Spatial relationship records
○ ○ ○
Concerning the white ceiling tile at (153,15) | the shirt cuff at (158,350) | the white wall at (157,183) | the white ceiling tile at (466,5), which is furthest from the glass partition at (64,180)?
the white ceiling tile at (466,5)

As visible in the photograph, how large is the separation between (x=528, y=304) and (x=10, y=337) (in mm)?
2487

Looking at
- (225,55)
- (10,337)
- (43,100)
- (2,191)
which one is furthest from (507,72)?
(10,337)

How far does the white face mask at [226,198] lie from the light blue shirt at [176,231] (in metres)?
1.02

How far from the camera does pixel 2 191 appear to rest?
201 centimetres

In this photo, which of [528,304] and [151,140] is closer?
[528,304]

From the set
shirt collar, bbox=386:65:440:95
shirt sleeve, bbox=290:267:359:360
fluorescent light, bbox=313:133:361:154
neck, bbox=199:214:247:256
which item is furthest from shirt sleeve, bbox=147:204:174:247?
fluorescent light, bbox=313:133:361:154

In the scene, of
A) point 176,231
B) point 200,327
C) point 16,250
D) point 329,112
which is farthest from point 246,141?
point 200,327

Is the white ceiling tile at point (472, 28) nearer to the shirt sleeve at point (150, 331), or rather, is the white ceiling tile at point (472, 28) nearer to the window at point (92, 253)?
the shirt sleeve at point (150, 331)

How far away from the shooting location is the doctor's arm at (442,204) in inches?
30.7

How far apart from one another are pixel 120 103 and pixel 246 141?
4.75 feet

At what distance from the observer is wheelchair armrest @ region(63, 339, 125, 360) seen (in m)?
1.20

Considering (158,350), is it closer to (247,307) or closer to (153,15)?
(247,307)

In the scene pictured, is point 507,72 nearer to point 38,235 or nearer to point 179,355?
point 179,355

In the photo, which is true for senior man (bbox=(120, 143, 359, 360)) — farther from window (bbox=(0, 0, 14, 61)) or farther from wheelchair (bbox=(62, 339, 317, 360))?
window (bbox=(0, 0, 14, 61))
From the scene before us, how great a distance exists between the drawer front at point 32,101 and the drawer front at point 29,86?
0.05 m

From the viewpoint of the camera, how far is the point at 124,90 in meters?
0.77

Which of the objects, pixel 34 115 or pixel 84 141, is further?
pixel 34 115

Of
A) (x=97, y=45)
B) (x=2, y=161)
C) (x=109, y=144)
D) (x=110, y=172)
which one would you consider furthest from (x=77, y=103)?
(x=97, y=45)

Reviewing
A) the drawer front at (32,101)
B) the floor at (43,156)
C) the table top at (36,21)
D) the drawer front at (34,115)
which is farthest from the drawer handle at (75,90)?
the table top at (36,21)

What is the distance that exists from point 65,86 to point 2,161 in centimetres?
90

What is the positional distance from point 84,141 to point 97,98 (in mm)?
○ ○ ○
**What the exercise asks:**
Find every line in the listing above that contains the word "between", and copy each of those lines out in full.

**Task solution:**
As visible in the photograph, how large is the separation between (x=528, y=304) and (x=10, y=337) (in mm)?
From the scene before us, how great a distance exists between the drawer front at point 32,101 and the drawer front at point 29,86?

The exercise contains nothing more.